MAROS— Lembaga Pemerhati Hukum dan Lingkungan Hidup (LPHLH) menyoroti kembali kerusakan tanggul Sungai Maros yang tak kunjung ditangani secara serius oleh pemerintah. Kerusakan tanggul yang telah terjadi puluhan tahun di sejumlah titik dinilai berpotensi menimbulkan bencana banjir besar apabila terus dibiarkan.
Tanggul di Dusun Lekoala dan Dusun Tembange, Desa Borikamase, diketahui mengalami kerusakan sejak 1980 dan belum pernah direhabilitasi secara permanen. Kondisi serupa terlihat di Kelurahan Bajubodoa, Lingkungan Betang, Kecamatan Maros Baru, yang tanggulnya jebol pada 2023 namun hingga kini belum mendapatkan penanganan tuntas.

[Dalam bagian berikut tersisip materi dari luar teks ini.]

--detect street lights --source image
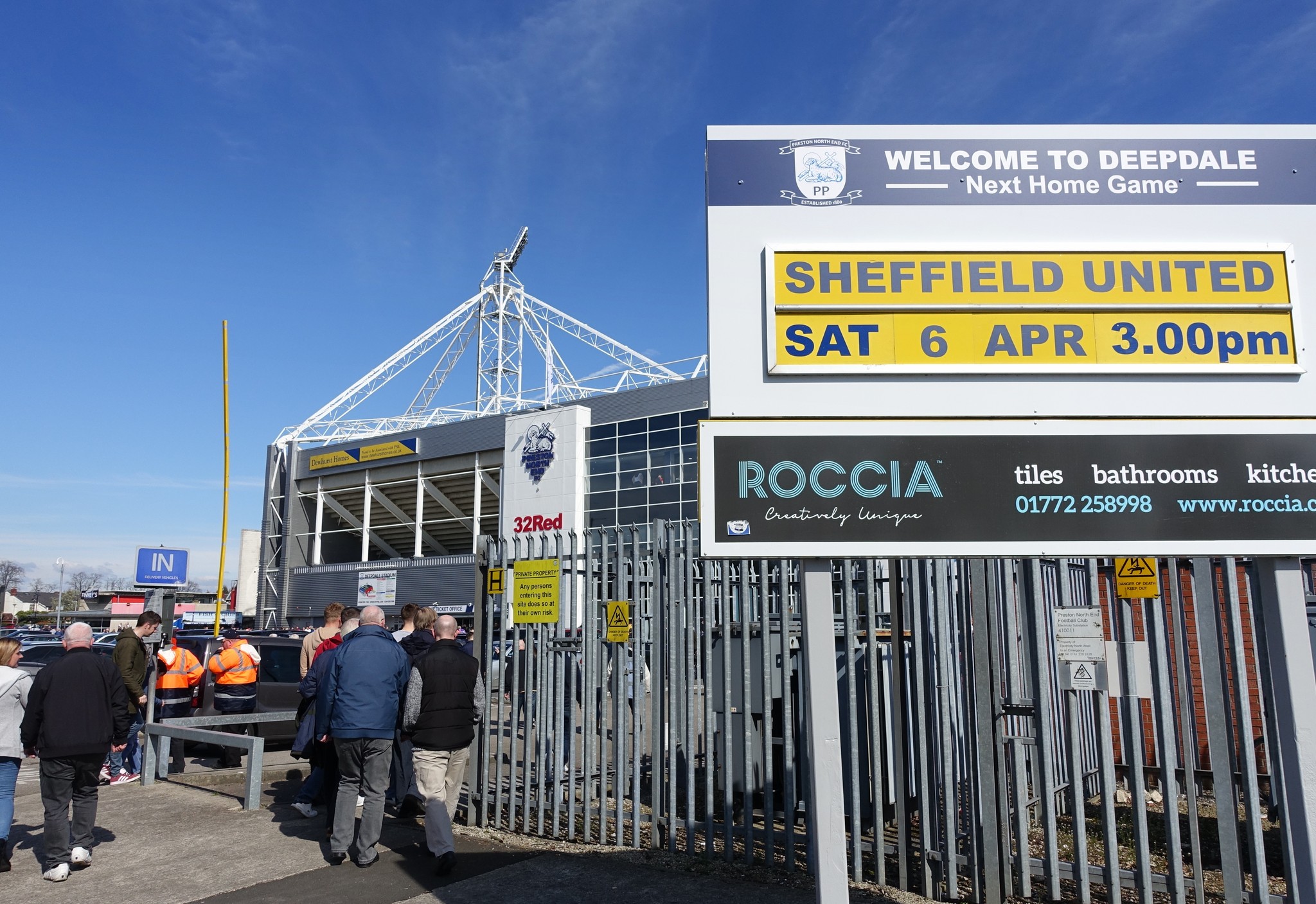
[56,557,65,631]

Sekretaris Jenderal LPHLH, Hamzah, menilai kerusakan berlarut ini sebagai bentuk kelalaian pemerintah di berbagai tingkatan. Ia menyebut masyarakat berada dalam ancaman serius setiap musim hujan.

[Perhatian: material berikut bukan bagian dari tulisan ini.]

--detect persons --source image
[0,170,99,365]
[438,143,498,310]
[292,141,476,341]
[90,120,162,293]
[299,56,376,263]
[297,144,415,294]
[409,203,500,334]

“Setiap hujan deras, debit air Sungai Maros selalu meluap. Ribuan hektar sawah dan tambak warga tergenang. Ini bukan hanya soal teknis, tetapi menunjukkan lemahnya pengawasan dan tanggung jawab pemerintah terhadap keselamatan rakyat,” kata Hamzah di Maros, Rabu (12/11/2025).
Dampak Lingkungan Dinilai Makin Parah
LPHLH juga menemukan sejumlah aktivitas pertambangan yang dinilai memperburuk kondisi Daerah Aliran Sungai (DAS) Maros. Aktivitas penambangan tanah timbunan di Kecamatan Tanralili dan galian C di Sungai Tompobulu serta wilayah sekitarnya disebut makin marak, bahkan sebagian diduga merupakan penambangan tanpa izin (PETI).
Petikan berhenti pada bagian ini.